Je me souviens d’avoir vu le court métrage de Donschen à la Semaine de la critique dans un programme intitulé « Collapsing Distance », que complétait le troublant Faith (2019) de Valentina Pedicini. Chacun de ces deux films nous propose une incursion dans un espace balisé, où un groupe d’individus semble vivre indépendamment de la société, selon des principes désespérément élusifs dans des lieux désespérément disjoints, dont seule la distance (cette distance qui s’effrite) aurait pu nous révéler la nature exacte. Tel que le suggère le nom du programme, les deux réalisatrices oblitèrent en effet toute distanciation physique avec leurs sujets, et empêchent ce faisant tout potentiel de synthèse, tout recul sur leur matériau de travail, préférant nous catapulter in media res au cœur des mondes à l’étude, évoquant leur atmosphère spécifique par addition d’impressions passagères. L’ésotérisme des deux œuvres s’avère plutôt pénible pour l’esprit cartésien, mais il est peut-être plus représentatif de la vie elle-même puisque celle-ci est intrinsèquement vide de sens, et ce malgré les règles et les doctrines qu’on lui superpose. Cela n’équivaut pas à dire qu’Entire Days Together n’est pas un film stimulant, ou même amusant, puisque sa mise en scène est en fait très ludique, proposant un vaste terrain de jeu scopique aux spectateur·ice·s avides d’interroger les mécanismes de subjectivation et d’objectivation au cinéma.
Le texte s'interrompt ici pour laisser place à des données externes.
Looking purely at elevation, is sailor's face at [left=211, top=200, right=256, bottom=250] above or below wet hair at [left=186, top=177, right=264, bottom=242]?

Le film se déroule à la fin du printemps, dans ce qui ressemble à une école spécialisée pour adolescent·e·s handicapé·e·s, où la caméra capte des bribes microscopiques de l’existence quotidienne, évoquant presque une sorte de documentaire d’observation expérimental. À l’écran se succèdent des plans de vases à fleurs glissés sur la table, des plans de garçons traînés sur le sol par d’autres garçons hagards, des plans de pieds dans l’eau et de figures tapies derrière des troncs d’arbre, des plans de garçons à la machine à coudre, de jeunes filles lisant. Le film contient surtout des plans d’individus regardants et d’objets regardés, mais sans jamais de véritable contrechamp qui puisse lier les uns et les autres dans un rapport spéculaire spécifiquement défini — le contrechamp est un leurre chez Donschen, visant non pas à créer une équivalence narratologique entre le public et les personnages, mais à créer diverses potentialités symboliques (ici, une perversion de nos espérances, là un flux de conscience qui réunirait les étudiant·e·s sous l’égide d’une sorte d’appareillage perceptif commun). Le résultat est une étude intime de mécanismes humains décontextualisés, une analyse sur le pouvoir de la subjectivité d’élucider une réalité fragmentaire accessible seulement par le biais des sens, mais en même temps une étude pratique des mécanismes scopiques qui caractérisent le septième art, et qui viennent fixer l’horizon d’attente du spectateur dans le cinéma hollywoodien traditionnel.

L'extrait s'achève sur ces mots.